Writing Query Hooks for AdvSearch

Hello all,

Trust everyone is keeping safe. I am having some trouble writing a query hook for AdvSearch. I have a multi-list tv “animal” with an output delimiter “||” that I want to search with AdvSearch. In this example, I’m using a textarea to allow the user input what they would like to search for. They can use the words “AND” or “OR” to filter what they are searching for.

I have 4 resources with tv “animal”. Provided below are the values within each resource.

Resource 1: dog,cat,bird
Resource 2: cat,dog,fish
Resource 3: cat,bird,fish,dog
Resource 4: dog,turtle

The user tries searching for cat AND dog, the results must only return resources that have “cat” AND “dog” within the animals tv. I tried using different combination of AdvSearch queries and I didn’t get any results. However, I got the “cat” OR “dog” condition to work.

Here in my setup. I’m using Formit to post my Advsearch Results Page. I wrote a hook that searches for “AND”/“OR”. If it finds “AND” in the hook->getValue(“animal”), it replaces “AND” with “,”. If it finds “OR”, it explodes every instance of “OR”. Afterwards, I set Formit “redirectParams” to the toJSON($hook->getValues) and redirect to my search results page.

Therefore, for the “AND” search, my $_GET[“animals”] is a string (e.g value = cat, dog) and my “OR” $_GET[“animals”] is an array. Like I said, the “OR” query appears to be working $andConditions[‘tv.animals:REGEXP’] = ‘animals’ but I can’t figure out the “AND” condition

I tried the following
$andConditions[‘tv.animals:REGEXP’] = ‘animals’
$andConditions[‘tv.animals:IN’] = ‘animals’
$andConditions[‘tv.animals:FIND:||’] = ‘animals’
$andConditions[‘tv.animals:LIKE’] = ‘animals’

Nothing hasn’t work. I’m hoping someone out there is familar working with AdvSearch or proficient with MYSQL. Apologies for the super long post but I’m trying to be as clear as possible. Any help will be appreciated.

Normally for AND conditions, you just add another element to the $andConditions array.

//example to search for 'cat' AND 'dog'
$andConditions = array(
    'tv.animals:FIND:||' => 'dog:string',
    'tv.animals:FIND:||' => 'cat:string'
);
//or in your case
$andConditions = array();
$ands = $_GET["animals"];
$ands = explode(',',$ands);
foreach($ands as $and){
    $andConditions['tv.animals:FIND:||'] = $and . ':string';
}

The problem here is, that all the entries in the $andConditions array have the same key, so they get overwritten. Because of this, I don’t think you can simply use the function $hook->setQueryHook(). You’ll have to be more creative.

#### Instruction A:
Using the AdvSearch thread, decide whether each statement agrees with it, answering yes or no and quoting the words that settle it: (i) Resource 4 holds only dog and turtle in its animal values. (ii) The poster could not get the OR search to work. (iii) The reply says entries in the $andConditions array share one key and so get overwritten.
#### Instruction B:
Carry the AdvSearch thread on from its last sentence.
The items that follow come from a separate source.

#### Information given:
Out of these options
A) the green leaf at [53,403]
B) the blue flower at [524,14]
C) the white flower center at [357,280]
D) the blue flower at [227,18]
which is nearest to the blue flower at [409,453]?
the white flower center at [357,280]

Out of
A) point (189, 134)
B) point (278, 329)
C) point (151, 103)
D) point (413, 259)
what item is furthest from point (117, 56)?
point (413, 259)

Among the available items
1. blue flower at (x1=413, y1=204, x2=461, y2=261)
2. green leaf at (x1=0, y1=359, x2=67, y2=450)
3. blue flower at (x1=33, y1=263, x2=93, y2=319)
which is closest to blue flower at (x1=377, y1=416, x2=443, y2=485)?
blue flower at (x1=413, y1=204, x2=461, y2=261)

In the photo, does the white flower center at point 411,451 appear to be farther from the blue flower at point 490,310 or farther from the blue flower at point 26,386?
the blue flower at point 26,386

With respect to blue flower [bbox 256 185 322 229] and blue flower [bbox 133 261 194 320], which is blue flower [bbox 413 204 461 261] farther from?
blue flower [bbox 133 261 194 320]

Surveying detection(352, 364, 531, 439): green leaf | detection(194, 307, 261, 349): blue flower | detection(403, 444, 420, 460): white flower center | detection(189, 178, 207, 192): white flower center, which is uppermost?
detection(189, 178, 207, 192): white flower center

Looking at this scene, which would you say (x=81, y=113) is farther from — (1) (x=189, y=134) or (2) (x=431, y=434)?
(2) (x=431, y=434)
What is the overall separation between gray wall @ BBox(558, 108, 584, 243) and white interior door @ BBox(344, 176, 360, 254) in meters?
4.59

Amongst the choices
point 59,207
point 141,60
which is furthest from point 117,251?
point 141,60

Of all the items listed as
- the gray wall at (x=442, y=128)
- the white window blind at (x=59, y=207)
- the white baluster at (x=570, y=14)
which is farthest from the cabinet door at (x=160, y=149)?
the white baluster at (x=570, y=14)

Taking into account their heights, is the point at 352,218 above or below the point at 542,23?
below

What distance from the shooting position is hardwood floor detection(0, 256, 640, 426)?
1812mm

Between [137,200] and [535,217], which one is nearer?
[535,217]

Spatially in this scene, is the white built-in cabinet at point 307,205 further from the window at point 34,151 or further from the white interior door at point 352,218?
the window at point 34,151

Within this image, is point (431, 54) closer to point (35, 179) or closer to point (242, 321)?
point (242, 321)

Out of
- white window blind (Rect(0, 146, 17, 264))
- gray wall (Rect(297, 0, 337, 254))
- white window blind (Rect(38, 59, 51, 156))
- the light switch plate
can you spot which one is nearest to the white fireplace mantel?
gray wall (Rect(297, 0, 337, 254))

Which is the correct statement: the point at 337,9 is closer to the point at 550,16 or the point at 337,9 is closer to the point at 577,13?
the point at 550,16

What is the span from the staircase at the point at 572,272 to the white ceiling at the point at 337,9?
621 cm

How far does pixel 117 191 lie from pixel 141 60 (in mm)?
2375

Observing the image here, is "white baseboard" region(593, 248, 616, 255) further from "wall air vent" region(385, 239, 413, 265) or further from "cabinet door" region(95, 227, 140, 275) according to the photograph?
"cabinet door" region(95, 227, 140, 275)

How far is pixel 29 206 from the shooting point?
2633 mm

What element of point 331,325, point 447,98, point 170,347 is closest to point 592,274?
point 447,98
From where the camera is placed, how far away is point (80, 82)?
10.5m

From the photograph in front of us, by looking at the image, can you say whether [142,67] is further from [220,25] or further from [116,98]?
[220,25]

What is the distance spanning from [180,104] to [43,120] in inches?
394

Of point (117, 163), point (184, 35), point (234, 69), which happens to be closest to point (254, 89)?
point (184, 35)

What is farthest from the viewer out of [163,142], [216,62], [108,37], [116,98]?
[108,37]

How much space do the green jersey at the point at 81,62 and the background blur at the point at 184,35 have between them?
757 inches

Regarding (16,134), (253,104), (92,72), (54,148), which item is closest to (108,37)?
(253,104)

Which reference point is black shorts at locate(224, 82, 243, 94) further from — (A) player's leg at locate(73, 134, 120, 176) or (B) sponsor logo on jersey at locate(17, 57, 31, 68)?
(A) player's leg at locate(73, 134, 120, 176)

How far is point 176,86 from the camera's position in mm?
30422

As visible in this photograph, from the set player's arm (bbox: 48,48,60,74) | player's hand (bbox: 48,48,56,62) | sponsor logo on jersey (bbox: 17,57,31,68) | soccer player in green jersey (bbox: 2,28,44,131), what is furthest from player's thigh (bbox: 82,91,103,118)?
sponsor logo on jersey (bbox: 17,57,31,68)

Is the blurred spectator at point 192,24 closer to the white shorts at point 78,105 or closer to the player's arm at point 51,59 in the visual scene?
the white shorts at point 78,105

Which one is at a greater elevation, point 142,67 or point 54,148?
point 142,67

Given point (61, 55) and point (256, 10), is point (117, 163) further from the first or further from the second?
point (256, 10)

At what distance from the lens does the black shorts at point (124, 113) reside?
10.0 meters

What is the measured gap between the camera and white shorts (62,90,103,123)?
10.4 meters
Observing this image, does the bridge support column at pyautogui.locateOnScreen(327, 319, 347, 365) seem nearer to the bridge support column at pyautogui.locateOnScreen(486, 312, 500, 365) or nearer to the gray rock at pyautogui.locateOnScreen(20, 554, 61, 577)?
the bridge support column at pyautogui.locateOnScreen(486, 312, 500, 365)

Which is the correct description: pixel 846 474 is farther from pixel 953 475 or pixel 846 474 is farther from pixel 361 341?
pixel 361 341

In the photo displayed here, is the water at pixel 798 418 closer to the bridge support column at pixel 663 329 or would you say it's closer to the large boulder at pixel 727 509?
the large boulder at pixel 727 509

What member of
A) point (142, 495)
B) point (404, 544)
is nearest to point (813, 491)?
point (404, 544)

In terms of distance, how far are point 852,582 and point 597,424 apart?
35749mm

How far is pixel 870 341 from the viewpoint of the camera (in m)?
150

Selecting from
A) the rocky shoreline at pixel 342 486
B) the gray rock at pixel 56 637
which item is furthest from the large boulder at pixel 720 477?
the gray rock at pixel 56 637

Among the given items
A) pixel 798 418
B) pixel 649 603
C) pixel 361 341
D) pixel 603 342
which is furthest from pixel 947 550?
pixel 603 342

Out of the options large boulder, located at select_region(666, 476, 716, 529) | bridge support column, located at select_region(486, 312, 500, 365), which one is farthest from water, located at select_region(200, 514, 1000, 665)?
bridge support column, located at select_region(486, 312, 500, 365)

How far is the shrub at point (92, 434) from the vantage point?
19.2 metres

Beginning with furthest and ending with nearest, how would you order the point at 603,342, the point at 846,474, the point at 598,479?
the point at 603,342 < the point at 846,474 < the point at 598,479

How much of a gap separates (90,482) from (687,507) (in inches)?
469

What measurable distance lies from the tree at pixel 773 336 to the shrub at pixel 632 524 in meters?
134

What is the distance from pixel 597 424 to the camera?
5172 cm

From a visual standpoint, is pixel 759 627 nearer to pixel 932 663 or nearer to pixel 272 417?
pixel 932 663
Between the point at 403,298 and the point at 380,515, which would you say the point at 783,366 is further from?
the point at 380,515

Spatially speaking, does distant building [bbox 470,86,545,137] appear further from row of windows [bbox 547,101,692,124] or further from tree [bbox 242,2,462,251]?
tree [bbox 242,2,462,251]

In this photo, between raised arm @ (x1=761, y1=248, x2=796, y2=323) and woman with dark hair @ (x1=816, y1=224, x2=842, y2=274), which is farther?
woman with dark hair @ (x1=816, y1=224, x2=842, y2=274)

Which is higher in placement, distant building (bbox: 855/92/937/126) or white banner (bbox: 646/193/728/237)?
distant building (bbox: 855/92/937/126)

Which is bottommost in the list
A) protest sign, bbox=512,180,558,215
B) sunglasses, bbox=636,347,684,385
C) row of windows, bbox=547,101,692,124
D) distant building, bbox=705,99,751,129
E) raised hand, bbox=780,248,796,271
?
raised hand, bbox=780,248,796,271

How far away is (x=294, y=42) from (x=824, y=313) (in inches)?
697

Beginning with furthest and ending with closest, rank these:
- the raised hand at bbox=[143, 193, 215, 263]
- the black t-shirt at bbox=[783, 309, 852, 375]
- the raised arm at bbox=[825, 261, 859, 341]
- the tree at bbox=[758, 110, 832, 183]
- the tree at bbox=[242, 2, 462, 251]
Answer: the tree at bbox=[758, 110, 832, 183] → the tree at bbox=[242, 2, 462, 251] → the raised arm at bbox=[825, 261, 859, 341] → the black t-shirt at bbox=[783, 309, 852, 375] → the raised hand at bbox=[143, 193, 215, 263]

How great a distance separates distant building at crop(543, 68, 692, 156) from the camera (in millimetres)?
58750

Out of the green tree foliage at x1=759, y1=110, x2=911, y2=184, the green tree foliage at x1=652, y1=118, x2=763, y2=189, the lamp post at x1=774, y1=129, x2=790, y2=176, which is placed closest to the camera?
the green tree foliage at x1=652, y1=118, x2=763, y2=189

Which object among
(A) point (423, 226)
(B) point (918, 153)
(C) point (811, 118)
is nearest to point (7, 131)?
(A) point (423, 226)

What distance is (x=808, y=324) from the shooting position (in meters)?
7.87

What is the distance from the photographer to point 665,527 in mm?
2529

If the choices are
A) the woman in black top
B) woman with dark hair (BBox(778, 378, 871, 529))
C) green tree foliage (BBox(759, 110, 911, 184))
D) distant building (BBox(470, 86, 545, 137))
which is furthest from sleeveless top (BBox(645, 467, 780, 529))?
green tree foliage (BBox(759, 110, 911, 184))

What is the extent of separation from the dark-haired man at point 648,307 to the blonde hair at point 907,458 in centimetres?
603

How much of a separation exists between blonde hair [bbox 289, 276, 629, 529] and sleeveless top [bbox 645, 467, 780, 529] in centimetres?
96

#### Task result A:
(i) Yes: "Resource 4: dog,turtle"
(ii) No: "However, I got the “cat” OR “dog” condition to work."
(iii) Yes: "all the entries in the $andConditions array have the same key, so they get overwritten"

#### Task result B:
Here is a possible solution:
Make sure your hook works for a single value (let’s say for cat).
Then log the content of $hook->queryHook['andConditions'] to the error log (after the call to setQueryHook()) to get the processed subquery for this condition.

The code should look something like this:

//if your values are separated by commas then just use 'tv.animals:FIND' instead
$andConditions = array(
    'tv.animals:FIND:||' => 'cat:string'
);

$qhDeclaration = array(
    'qhVersion' => '1.2',
	'andConditions' => $andConditions
);

$hook->setQueryHook($qhDeclaration);

$cond = $hook->queryHook['andConditions'];
foreach($cond as $key => $val){
    $modx->log( modX::LOG_LEVEL_ERROR, 'andConditions[' . $key . ']=' . $val);
}
return true;

The output in the error log like this:

EXISTS( SELECT 1 FROM `modx_site_tmplvar_contentvalues` `tvcv` JOIN `modx_site_tmplvars` tv ON `tv`.`name` = 'animals' AND `tv`.`id` = `tvcv`.`tmplvarid` AND (FIND_IN_SET( 'cat', REPLACE( `tvcv`.`value`, '||', ',' ) )) WHERE `tvcv`.`contentid` = `modResource`.`id` )

Now, to add an additional AND condition (let’s say for dog) take this EXISTS(...) string, replace the word 'cat' with 'dog' and add it to the $hook->queryHook['andConditions'] array.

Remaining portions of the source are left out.